What the exercise asks :: Copy everything from the line containing "This picture illustrates" down to the line containing "Answer: 6.05 metres", renaming "camera's location" to "camera's position" and leaving all else unchanged.

Data provided ::
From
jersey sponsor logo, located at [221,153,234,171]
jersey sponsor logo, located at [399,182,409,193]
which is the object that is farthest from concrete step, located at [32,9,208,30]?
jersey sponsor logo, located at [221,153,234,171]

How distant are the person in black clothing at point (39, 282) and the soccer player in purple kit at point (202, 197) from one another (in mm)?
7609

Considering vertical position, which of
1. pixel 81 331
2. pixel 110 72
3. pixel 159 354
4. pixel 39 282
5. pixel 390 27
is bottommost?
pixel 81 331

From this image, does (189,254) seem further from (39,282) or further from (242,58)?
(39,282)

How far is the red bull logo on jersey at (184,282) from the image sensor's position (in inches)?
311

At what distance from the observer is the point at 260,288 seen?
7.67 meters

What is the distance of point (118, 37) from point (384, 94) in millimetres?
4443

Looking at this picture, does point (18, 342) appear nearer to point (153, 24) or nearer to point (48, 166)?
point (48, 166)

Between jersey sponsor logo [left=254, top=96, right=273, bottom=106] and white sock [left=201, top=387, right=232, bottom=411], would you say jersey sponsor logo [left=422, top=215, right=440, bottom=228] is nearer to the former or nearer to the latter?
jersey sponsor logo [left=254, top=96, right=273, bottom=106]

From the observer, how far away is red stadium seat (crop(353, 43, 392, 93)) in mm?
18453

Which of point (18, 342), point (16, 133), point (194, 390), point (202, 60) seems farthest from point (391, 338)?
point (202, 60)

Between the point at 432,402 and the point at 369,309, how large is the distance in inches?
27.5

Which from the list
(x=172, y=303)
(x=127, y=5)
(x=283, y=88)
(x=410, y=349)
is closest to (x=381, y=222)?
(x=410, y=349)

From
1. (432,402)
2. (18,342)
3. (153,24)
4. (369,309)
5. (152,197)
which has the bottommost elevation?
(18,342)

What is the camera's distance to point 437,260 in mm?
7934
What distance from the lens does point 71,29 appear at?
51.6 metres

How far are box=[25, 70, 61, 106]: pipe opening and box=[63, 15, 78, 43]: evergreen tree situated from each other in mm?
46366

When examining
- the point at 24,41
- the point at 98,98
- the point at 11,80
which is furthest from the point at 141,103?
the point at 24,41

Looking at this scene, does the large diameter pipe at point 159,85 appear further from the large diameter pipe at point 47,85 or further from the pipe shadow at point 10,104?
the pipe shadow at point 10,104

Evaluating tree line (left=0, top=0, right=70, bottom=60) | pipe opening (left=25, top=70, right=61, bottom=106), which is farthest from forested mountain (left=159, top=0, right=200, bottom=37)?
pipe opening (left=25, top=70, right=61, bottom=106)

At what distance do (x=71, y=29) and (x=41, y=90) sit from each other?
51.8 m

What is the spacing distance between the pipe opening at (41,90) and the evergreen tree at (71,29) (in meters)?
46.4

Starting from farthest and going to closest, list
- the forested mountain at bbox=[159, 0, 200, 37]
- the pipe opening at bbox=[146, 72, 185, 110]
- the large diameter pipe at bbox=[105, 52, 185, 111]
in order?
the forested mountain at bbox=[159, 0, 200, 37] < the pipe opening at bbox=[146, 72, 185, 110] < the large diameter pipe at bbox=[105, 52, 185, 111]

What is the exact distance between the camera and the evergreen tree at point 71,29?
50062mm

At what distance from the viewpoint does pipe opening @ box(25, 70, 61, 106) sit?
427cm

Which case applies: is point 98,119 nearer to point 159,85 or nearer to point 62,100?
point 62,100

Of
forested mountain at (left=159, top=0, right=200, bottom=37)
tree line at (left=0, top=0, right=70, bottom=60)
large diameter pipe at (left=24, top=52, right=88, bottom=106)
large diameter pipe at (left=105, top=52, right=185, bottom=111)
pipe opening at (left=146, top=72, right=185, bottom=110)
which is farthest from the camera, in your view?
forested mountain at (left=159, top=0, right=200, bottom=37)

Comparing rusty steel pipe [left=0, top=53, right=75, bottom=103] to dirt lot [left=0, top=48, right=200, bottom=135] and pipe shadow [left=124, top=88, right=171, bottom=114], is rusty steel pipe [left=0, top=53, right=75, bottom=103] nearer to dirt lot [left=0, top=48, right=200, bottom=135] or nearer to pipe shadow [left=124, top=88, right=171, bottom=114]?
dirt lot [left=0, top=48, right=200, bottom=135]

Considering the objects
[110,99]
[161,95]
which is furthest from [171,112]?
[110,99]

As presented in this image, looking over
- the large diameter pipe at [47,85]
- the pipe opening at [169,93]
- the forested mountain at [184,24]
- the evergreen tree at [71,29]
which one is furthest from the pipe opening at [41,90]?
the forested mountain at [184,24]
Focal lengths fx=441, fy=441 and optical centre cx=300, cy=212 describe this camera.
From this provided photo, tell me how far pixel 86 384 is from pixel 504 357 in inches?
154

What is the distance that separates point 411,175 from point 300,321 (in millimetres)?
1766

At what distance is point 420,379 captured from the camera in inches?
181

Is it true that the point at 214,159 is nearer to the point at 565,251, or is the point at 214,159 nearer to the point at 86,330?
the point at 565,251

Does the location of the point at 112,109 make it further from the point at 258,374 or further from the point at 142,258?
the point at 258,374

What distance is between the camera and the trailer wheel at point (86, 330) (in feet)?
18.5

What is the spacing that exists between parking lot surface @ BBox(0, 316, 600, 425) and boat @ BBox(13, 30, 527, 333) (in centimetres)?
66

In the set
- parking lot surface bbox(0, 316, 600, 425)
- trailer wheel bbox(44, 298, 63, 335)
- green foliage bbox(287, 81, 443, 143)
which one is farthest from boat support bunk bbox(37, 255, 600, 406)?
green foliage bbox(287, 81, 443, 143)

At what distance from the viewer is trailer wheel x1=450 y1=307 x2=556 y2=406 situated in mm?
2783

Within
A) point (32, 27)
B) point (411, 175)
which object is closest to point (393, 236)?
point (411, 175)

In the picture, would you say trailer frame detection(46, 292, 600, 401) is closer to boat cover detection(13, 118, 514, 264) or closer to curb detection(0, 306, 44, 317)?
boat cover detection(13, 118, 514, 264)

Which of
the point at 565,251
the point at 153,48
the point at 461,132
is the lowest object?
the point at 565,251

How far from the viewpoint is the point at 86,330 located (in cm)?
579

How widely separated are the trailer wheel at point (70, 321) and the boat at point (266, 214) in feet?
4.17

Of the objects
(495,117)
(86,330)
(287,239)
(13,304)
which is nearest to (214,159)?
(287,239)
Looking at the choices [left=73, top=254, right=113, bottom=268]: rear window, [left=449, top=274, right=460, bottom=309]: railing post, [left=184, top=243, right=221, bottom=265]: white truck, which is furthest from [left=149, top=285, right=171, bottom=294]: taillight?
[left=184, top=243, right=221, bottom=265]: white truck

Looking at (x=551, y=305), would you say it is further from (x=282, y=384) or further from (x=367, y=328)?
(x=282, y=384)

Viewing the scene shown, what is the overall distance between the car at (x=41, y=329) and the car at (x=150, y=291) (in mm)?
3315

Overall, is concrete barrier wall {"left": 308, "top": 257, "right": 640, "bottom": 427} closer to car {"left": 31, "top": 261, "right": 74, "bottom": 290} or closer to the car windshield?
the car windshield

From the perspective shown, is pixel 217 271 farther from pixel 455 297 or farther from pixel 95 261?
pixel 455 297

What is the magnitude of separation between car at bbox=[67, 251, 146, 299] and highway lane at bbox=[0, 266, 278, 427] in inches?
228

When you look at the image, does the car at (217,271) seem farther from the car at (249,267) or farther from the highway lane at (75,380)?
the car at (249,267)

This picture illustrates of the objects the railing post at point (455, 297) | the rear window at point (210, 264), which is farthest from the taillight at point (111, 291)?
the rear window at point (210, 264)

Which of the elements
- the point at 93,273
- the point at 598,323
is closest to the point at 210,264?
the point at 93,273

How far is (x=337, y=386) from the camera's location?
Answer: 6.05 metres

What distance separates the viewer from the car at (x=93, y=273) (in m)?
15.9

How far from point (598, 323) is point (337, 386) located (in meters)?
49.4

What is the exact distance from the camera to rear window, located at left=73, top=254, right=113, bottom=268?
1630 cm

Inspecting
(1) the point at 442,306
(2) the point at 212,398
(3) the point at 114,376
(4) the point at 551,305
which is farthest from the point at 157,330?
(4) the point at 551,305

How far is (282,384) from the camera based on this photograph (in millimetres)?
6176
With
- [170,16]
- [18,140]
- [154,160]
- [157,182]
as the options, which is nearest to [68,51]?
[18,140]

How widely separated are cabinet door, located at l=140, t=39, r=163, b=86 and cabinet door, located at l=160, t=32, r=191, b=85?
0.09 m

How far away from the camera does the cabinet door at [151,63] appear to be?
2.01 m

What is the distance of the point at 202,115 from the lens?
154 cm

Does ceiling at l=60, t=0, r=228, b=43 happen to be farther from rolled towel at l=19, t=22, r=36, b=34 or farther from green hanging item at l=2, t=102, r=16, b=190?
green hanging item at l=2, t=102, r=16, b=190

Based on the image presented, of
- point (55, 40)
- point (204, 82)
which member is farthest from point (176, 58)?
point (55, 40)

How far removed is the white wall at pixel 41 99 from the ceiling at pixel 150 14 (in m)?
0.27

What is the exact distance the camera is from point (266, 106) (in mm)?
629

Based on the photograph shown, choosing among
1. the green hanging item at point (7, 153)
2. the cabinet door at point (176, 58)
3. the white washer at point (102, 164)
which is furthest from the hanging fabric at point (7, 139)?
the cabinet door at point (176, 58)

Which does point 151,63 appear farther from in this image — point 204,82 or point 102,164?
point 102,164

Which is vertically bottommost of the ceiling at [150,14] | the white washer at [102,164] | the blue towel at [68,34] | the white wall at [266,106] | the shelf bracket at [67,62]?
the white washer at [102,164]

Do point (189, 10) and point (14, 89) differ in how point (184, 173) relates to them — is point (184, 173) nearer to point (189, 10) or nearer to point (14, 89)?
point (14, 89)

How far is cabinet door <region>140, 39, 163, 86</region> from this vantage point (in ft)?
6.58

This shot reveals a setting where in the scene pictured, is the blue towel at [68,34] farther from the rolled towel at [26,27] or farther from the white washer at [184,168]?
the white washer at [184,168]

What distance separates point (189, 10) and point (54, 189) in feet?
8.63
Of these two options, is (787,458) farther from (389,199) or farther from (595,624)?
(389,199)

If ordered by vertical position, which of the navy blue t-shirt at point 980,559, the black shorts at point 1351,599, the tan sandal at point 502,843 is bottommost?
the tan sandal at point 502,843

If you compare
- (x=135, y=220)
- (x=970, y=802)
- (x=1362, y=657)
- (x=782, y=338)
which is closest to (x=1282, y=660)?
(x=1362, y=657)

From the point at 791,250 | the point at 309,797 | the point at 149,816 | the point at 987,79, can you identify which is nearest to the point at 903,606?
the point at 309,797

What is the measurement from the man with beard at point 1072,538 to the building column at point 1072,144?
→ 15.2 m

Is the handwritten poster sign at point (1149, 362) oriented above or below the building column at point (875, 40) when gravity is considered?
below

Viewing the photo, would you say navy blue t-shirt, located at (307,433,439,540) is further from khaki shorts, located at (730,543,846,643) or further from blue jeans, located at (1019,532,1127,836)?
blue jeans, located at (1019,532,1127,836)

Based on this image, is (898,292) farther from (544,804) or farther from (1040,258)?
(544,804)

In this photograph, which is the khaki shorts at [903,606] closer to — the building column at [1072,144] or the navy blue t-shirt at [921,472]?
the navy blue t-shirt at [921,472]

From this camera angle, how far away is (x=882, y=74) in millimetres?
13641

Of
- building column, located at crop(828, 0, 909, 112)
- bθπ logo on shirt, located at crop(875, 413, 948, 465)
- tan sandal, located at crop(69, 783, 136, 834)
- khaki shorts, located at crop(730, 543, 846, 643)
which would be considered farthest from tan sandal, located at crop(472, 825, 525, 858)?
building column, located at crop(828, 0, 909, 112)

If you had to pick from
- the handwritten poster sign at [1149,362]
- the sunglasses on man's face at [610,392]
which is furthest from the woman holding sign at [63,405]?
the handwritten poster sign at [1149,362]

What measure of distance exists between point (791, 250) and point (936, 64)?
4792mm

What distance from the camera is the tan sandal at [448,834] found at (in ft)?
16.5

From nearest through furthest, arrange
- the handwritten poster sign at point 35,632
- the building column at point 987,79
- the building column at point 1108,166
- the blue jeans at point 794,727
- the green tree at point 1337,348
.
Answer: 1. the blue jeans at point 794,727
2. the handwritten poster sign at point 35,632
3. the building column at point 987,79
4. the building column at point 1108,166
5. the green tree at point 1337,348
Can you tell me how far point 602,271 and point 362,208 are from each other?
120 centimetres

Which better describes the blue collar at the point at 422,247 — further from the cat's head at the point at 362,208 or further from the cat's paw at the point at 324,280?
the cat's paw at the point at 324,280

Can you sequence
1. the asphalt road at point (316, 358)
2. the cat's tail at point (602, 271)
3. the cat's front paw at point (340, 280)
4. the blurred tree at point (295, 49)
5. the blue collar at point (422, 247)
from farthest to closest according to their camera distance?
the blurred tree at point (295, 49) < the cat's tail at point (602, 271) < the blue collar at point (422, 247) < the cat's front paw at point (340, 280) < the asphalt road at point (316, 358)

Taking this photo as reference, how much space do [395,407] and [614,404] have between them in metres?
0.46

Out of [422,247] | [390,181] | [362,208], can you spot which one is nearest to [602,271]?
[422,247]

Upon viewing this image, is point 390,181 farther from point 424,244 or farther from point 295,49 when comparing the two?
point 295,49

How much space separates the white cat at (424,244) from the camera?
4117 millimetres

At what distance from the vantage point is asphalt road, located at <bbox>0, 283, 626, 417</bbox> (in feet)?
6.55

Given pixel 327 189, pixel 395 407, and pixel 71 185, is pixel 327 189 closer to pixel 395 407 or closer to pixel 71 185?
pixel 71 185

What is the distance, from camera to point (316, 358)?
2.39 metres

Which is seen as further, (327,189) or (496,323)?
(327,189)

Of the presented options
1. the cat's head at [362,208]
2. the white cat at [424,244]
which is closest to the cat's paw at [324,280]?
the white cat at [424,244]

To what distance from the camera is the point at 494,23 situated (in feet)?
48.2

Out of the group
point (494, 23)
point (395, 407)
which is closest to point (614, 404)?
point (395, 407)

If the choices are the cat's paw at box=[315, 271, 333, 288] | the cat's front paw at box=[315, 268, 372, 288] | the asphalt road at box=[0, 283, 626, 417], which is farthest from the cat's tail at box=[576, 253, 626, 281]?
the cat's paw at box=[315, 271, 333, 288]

Result ::
This picture illustrates of the objects the railing post at point (455, 297) | the rear window at point (210, 264), which is farthest from the taillight at point (111, 291)?
the rear window at point (210, 264)

Which of the elements
- the point at 93,273
- the point at 598,323
is closest to the point at 210,264?
the point at 93,273

How far is (x=337, y=386) from the camera's position?
Answer: 6.05 metres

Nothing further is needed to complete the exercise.